Déviance comportementale dans la circulation à Calavi et à Cotonou : Attention aux crachats à tout vent !

Isac A. YAÏ, La rédaction 18 février 2019

Sur les artères de Cotonou et environs, les motocyclistes sont appelés à développer toutes sortes de réflexes. Du fait du manque d’éducation routière, les crachats et les morves peuvent surprendre à tout moment, avec des risques d’infection.

Ayant reçu au pied le crachat d’un autre usager de la route, Aristide, la trentaine ne pouvait s’empêcher de s’indigner. Malgré l’embouteillage de ce mardi, il parvient à se faufiler entre les motocyclistes avant le prochain carrefour pour s’en prendre à lui : « Ça ne va pas chez toi ? Pourquoi as-tu craché sur moi ? ». Les deux individus ont failli en venir aux mains. Malheureusement, plusieurs personnes font cette mauvaise expérience sur les artères de Cotonou et environs. Pour les différents usagers approchés, c’est l’habitude des Béninois. « Le jet des crachats et morves en pleine circulation est une chose fréquente à Cotonou et environs. J’en ai été témoin à maintes reprises », a laissé entendre Samwil, 24 ans, étudiant dans une université de la place. Ce qui est marrant est que plus d’une personne ont dit avoir été atteintes par ces salives. « Un jour, quelqu’un a craché et par mégarde, j’ai été touché à la cuisse. Il s’est arrêté pour m’aider à l’essuyer mais je lui ai demandé de laisser. J’ai certes été énervé mais je ne l’ai guère manifesté », confie Jonas, un imprimeur. Au dire d’un autre usager de la route qui a requis l’anonymat, un matin en allant au boulot, il a reçu en plein visage le crachat d’autrui. Il a affirmé ne s’être aucunement irrité. Cependant, si Jonas et ce dernier ont été tempérants face à un acte aussi déplacé, beaucoup d’autres perdent leur sang-froid.

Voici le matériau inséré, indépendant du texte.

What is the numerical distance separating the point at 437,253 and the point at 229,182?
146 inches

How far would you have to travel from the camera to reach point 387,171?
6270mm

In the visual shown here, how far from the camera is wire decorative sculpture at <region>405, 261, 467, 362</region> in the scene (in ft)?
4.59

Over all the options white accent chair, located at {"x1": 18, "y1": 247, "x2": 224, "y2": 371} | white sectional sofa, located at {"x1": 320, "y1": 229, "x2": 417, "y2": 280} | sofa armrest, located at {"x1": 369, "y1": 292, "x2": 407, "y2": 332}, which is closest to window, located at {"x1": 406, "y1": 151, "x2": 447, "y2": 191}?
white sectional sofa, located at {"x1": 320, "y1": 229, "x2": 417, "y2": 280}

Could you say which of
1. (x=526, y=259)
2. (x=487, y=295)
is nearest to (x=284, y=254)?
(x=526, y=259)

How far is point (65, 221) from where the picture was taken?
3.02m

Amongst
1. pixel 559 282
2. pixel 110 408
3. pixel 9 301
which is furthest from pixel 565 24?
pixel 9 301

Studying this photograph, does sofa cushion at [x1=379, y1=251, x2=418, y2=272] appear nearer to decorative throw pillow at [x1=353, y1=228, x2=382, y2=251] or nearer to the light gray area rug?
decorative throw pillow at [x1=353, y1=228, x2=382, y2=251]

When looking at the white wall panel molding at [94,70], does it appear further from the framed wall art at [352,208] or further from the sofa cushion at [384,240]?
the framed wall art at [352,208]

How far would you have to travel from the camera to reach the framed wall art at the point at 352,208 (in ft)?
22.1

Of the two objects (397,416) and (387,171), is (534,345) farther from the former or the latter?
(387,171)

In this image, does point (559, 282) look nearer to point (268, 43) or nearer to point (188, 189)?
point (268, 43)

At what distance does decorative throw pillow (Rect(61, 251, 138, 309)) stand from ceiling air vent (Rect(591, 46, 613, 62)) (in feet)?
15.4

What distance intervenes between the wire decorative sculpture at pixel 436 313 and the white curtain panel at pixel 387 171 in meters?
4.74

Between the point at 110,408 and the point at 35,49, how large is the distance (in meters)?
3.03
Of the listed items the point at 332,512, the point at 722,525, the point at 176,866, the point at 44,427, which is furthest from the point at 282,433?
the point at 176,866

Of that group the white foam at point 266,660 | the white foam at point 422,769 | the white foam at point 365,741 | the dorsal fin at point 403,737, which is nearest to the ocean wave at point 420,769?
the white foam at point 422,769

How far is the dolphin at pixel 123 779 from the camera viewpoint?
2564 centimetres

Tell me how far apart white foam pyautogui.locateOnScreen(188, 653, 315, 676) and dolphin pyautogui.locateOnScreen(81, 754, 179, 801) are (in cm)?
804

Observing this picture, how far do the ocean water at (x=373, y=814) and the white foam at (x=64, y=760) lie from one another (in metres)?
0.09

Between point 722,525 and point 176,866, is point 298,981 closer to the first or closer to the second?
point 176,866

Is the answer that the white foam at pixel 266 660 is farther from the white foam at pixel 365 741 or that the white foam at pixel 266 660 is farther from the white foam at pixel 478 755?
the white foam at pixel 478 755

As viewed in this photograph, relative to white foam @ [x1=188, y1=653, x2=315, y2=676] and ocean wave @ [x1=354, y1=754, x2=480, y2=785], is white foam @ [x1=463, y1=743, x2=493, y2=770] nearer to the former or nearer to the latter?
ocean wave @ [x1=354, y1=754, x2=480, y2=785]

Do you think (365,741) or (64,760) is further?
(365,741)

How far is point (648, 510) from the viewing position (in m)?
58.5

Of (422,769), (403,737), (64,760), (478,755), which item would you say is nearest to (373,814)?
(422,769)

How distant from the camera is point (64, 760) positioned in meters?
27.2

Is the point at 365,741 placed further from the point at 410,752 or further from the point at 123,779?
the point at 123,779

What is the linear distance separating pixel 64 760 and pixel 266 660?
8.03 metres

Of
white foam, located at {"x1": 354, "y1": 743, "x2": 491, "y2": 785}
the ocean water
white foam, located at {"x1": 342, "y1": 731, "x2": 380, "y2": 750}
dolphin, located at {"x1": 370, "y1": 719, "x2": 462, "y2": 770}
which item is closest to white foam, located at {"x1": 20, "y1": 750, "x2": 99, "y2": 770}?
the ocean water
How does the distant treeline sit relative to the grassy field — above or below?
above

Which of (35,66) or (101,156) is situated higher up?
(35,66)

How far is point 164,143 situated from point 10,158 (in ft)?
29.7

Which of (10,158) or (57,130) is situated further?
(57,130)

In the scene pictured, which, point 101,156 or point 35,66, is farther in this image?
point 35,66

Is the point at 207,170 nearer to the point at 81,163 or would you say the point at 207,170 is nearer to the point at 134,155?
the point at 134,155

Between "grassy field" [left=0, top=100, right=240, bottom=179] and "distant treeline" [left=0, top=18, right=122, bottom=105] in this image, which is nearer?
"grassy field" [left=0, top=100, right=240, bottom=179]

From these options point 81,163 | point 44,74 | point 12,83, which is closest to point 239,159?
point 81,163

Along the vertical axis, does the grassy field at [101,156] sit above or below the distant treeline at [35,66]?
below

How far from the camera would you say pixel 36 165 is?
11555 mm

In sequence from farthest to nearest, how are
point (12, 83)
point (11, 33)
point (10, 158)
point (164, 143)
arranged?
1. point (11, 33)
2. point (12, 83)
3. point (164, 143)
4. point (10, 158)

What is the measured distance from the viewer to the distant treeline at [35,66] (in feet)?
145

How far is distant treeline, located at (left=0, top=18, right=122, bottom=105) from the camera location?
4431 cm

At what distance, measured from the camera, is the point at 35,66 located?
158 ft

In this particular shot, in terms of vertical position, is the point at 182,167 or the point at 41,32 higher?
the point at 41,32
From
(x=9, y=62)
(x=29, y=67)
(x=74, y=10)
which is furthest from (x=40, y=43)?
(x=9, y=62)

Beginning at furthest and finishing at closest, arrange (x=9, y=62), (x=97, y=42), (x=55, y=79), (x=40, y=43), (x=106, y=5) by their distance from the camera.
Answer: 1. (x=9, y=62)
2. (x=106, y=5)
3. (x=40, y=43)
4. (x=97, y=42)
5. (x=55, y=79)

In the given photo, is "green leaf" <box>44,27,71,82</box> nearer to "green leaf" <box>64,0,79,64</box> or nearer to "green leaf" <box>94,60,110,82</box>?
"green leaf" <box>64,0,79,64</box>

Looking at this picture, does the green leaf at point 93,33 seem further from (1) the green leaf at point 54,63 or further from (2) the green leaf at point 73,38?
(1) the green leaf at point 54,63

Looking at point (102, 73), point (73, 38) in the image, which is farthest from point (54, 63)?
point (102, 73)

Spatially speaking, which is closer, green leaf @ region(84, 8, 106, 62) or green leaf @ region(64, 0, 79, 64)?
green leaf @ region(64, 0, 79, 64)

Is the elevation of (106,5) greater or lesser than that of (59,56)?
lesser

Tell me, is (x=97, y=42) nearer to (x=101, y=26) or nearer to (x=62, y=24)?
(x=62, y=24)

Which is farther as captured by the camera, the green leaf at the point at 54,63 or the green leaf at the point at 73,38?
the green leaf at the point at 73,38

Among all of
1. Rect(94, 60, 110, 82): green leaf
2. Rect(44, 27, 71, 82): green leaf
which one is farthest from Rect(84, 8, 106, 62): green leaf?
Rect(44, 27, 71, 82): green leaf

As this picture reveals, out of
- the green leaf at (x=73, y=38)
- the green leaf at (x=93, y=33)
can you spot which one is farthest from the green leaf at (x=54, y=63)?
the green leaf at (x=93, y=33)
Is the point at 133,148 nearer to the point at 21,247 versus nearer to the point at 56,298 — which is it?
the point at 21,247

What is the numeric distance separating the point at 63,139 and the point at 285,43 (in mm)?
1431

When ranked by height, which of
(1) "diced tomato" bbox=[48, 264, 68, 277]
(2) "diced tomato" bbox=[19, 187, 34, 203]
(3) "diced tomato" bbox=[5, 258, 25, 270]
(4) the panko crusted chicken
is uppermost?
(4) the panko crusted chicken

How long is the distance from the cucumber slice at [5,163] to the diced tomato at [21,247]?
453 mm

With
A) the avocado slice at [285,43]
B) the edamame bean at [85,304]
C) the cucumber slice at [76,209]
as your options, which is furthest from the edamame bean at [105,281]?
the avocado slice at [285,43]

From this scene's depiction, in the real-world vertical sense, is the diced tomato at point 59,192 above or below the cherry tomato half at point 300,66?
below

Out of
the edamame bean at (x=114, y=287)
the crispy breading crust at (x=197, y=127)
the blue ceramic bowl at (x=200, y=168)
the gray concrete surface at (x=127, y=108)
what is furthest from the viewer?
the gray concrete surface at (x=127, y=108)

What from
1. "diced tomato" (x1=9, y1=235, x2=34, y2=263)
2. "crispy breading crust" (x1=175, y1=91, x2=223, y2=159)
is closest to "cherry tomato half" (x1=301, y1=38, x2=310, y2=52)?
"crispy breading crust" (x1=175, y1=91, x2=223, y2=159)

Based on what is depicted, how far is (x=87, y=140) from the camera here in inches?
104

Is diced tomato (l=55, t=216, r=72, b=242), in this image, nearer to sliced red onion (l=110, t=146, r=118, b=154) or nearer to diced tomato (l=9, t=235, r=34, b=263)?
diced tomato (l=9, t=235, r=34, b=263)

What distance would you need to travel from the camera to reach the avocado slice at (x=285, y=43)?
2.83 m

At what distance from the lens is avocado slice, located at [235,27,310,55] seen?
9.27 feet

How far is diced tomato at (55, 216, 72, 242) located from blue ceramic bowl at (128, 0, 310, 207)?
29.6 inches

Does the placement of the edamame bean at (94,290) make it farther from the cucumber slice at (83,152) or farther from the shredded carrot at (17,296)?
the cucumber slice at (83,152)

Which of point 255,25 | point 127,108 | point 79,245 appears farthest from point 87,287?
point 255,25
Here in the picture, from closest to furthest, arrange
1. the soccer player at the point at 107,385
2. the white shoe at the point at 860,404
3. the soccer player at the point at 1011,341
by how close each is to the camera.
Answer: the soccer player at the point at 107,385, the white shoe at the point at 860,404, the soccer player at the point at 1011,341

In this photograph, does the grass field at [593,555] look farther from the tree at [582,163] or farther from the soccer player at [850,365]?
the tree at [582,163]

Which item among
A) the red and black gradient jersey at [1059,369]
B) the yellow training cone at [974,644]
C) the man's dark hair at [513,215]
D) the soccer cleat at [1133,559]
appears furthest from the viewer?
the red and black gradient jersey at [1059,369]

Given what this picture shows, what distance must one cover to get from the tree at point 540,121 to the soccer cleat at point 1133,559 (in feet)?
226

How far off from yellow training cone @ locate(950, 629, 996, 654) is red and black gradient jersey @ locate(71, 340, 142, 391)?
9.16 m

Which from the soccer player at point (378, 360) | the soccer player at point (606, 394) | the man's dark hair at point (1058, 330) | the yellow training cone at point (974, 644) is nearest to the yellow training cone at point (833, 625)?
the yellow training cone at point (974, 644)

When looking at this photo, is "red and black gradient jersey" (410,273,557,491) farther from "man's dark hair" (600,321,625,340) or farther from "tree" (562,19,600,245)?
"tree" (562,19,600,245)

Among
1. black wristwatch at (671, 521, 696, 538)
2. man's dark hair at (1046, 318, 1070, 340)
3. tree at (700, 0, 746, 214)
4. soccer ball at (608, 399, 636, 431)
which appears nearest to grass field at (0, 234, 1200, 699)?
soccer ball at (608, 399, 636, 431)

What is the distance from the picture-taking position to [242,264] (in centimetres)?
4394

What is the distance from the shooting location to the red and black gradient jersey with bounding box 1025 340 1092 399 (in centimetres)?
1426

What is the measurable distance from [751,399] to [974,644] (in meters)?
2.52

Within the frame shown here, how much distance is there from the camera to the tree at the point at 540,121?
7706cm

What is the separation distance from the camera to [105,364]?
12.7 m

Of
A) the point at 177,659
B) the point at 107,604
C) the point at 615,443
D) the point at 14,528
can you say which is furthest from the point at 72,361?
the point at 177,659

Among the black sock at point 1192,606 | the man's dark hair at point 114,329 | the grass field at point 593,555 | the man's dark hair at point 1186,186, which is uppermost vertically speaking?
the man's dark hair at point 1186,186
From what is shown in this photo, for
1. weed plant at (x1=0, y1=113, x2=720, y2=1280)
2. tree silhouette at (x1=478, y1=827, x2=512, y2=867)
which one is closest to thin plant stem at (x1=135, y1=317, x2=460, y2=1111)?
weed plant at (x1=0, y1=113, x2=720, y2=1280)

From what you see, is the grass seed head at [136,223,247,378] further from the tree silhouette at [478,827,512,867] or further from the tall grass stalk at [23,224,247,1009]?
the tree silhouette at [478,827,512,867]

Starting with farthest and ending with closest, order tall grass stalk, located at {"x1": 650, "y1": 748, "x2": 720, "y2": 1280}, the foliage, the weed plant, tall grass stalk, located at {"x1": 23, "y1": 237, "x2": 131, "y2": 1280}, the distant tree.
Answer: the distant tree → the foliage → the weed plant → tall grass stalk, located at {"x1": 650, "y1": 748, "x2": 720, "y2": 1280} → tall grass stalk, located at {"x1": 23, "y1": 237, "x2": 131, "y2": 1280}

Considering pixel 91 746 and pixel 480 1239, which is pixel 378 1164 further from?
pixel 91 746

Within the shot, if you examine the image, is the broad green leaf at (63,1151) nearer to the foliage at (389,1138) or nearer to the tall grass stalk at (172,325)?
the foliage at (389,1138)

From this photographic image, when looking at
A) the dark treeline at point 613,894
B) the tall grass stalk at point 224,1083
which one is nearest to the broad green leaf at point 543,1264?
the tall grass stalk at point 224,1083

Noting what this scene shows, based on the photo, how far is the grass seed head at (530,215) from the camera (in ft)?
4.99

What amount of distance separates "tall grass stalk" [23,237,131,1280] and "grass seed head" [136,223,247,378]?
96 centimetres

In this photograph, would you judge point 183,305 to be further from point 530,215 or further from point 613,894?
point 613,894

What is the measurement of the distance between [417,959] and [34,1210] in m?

« Dans certaines cultures, c’est très mal perçu »
Parfois, les victimes de cette pratique malsaine n’hésitent pas à en découdre avec les auteurs. C’est d’ailleurs le cas de Sylvain, un conducteur de taxi-moto, qui a été touché par un jet de salive pendant qu’il roulait. « Je n’ai pas pris par quatre chemins pour lui exprimer mon courroux. Je l’ai poursuivi pour le stopper avant de l’engueuler correctement », déclare-t-il. Selon le sociologue Mathieu Sagui, enseignant à l’Université d’Abomey-Calavi, ces déviances comportementales sur les voies publiques ont des conséquences inimaginables sur la vie sociale. « Au plan social, ça indispose les autres usagers, les salit. Dans certaines cultures, recevoir le crachat d’autrui au visage ou sur une autre partie du corps est très mal perçu. Donc, cela peut entraîner des bagarres », a-t-il ajouté. A l’en croire, ce comportement est un vecteur de maladies. « En effet, la salive d’une personne tuberculeuse peut rendre malade une tierce personne mise en contact avec », a-t-il ajouté.

Le silence des textes
Face à cet acte répréhensible, les textes en matière d’hygiène au Bénin restent muets. Le chapitre 1 de la loi n° 87‐015 du 21 septembre 1987 portant code de l’hygiène publique interdit tout, sauf les crachats. « Le problème est que le code d’hygiène publique garde le silence sur le sujet. Nul ne peut donc être épinglé et puni pour cela. Raison pour laquelle, à ce que je sache, le service d’hygiène publique n’a jamais mené des actions dans ce sens contre le fléau », a confié un membre de la police sanitaire qui a requis l’anonymat. Mais pour le sociologue, c’est beaucoup plus une question de savoir-vivre. « Il y a aujourd’hui au Bénin une perte des valeurs sociales. « On ne peut pas parler ici d’incivisme puisque la législation béninoise ne statue pas sur le jet des crachats et morves sur les artères publiques », précise le sociologue Mathieu Sagui. Les différents acteurs rencontrés ne proposent qu’une éducation à la sécurité routière dès le bas âge pour imiter ces pratiques. « Il faut tout simplement une éducation routière. L’Etat doit mettre sur pied des normes relatives à l’hygiène routière. Mais pour y arriver, il doit élaborer cette politique nationale en associant aux politiques les populations », propose Mathieu Sagui. Pour l’un des membres de la police sanitaire, il urge de procéder à la sensibilisation des usagers de la route, mais cela risque de prendre du temps à cause du vide juridique existant dans ce domaine.